ATA/561/2014 du 22.07.2014 ( FPUBL ) , REFUSE

RÉPUBLIQUE ET CANTON DE GENÈVE

POUVOIR JUDICIAIRE

A/1571/2014-FPUBL ATA/561/2014

"

COUR DE JUSTICE

Chambre administrative

Décision du 22 juillet 2014

sur effet suspensif

 

dans la cause

 

Monsieur A______
représenté par Me Romain Jordan, avocat

contre

COMMUNE DE CAROUGE
représentée par Me François Bellanger, avocat

 



Attendu en fait que :

1) Monsieur A______, né le ______ 1970, a été engagé à la Ville de Carouge à titre temporaire à compter du 3 février 1992, puis comme fonctionnaire à partir du 1er juillet 1994.

2) Le 27 août 2013, la Cour des comptes a publié un audit critique relatif à la gestion des ressources humaines de la Ville de Carouge (rapport numéro n° 67 d’août 2013).

3) Le 5 mars 2014, Monsieur B______ a rendu son rapport d’enquête administrative, ordonnée par la Ville de Carouge, à l’encontre de M. A______.

4) Le 10 avril 2014, le conseil administratif de la Ville de Carouge a informé M. A______ qu’il envisageait une résiliation des rapports de service fondée sur les art. 99 et 100 du statut du personnel.

5) Par certificat médical du 11 avril 2014, le Docteur C______, spécialiste FMH en médecine générale, a attesté d’une incapacité totale de travailler de M. A______, pour cause de maladie, à compter du 14 mars 2014 pour une durée de quatre semaines.

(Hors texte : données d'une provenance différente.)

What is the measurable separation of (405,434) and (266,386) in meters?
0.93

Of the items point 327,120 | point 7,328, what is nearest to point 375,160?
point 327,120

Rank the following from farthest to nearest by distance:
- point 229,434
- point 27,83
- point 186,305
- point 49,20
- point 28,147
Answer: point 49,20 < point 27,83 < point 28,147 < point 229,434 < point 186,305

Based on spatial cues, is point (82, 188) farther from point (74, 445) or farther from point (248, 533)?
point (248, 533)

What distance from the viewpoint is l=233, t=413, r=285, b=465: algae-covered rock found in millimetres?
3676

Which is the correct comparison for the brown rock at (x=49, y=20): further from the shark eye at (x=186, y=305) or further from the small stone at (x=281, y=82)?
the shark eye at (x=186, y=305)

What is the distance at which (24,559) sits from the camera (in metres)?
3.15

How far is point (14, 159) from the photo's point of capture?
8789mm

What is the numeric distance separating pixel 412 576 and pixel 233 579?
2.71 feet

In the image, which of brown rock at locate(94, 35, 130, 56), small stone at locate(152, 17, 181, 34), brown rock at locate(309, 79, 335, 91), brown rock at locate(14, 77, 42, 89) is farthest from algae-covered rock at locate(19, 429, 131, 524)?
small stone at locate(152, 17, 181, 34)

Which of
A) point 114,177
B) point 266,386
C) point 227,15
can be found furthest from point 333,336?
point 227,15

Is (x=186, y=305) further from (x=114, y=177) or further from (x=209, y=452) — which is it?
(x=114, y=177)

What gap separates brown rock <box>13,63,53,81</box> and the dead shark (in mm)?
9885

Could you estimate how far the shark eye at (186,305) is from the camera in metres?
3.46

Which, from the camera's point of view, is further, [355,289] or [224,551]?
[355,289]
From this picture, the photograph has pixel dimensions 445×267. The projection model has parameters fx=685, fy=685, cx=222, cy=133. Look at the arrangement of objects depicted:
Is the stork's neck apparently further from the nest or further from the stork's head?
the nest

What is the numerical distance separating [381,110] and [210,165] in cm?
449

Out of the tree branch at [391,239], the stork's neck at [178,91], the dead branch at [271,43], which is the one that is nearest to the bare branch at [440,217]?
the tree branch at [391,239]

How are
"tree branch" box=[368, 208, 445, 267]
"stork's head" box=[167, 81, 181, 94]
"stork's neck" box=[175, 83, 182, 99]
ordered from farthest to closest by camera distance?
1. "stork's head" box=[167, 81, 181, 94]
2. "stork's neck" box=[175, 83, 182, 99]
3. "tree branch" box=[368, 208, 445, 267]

A l’issue de ce délai, une réévaluation devait être faite.

6) M. A______ a fait des observations le 28 avril 2014.

7) Par décision du 30 avril 2014, le conseil administratif de la Ville de Carouge a résilié les rapports de service de M. A______ avec effet au 31 juillet 2014, l’a libéré avec effet immédiat de son obligation de travailler et a déclaré la décision exécutoire nonobstant recours.

8) Par certificat médical du 9 mai 2014, le Dr C______ a prolongé de quatre semaines l’incapacité totale de travailler de M. A______.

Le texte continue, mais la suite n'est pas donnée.